▶

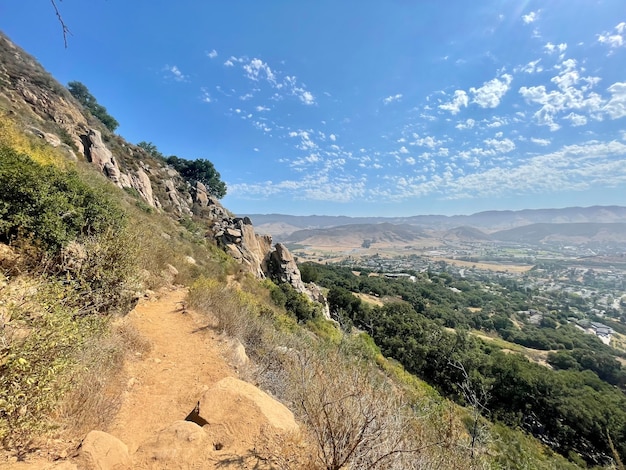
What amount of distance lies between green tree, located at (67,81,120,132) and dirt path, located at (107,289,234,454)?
45215 millimetres

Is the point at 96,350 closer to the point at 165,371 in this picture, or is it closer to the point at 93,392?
the point at 93,392

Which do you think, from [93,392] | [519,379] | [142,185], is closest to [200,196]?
[142,185]

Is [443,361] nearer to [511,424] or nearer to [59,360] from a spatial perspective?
[511,424]

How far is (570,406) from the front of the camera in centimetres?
2169

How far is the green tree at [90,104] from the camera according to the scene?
132 ft

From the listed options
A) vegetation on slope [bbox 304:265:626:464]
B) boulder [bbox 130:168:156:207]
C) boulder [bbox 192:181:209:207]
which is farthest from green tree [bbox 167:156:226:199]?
vegetation on slope [bbox 304:265:626:464]

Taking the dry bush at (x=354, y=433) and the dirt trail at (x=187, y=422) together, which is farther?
the dirt trail at (x=187, y=422)

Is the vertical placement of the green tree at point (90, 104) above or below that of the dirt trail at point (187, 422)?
above

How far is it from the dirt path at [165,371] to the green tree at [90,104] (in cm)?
4522

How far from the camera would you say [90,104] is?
41.2 meters

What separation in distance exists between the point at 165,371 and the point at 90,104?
52413 mm

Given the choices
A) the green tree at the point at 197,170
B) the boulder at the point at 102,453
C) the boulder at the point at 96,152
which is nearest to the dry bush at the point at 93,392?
the boulder at the point at 102,453

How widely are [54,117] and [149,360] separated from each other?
28.6 meters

◀

▶ **Set problem**:
Write out all of the data again, renaming every "green tree" to "pine tree" and leaving everything else unchanged. Don't include the pictures.

▶ **Answer to this exercise**:
What amount of distance lies between pine tree, located at (67,81,120,132) and dirt path, located at (107,289,234,454)?
45215 millimetres

Is the point at 96,350 closer to the point at 165,371 in this picture, or is it closer to the point at 93,392?
the point at 93,392

Which do you think, from [93,392] | [519,379] | [142,185], is closest to [200,196]?
[142,185]

Is [443,361] nearer to [511,424] or nearer to [59,360] from a spatial perspective?
[511,424]

How far is (570,406) from the front of the camera in centimetres?
2169

How far is the pine tree at [90,104] from the camera according to the scene?
132 ft

From the listed options
A) vegetation on slope [bbox 304:265:626:464]
B) boulder [bbox 130:168:156:207]
C) boulder [bbox 192:181:209:207]
which is farthest from pine tree [bbox 167:156:226:199]?
vegetation on slope [bbox 304:265:626:464]

Taking the dry bush at (x=354, y=433) and the dirt trail at (x=187, y=422) together, which is farther?
the dirt trail at (x=187, y=422)

Is the vertical placement of the pine tree at point (90, 104) above or below that of the dirt trail at point (187, 422)?
above

How far is it from the dirt path at [165,371] to the pine tree at [90,104] (in cm)?
4522

How far from the camera would you say [90,104] is?
41.2 meters

What separation in distance exists between the point at 165,371 and the point at 90,104?
52413 mm

Given the choices
A) the pine tree at the point at 197,170
B) the boulder at the point at 102,453
C) the boulder at the point at 96,152
which is nearest to the dry bush at the point at 93,392?
the boulder at the point at 102,453

How widely are [54,117] and [149,360] separated from each other?
28.6 meters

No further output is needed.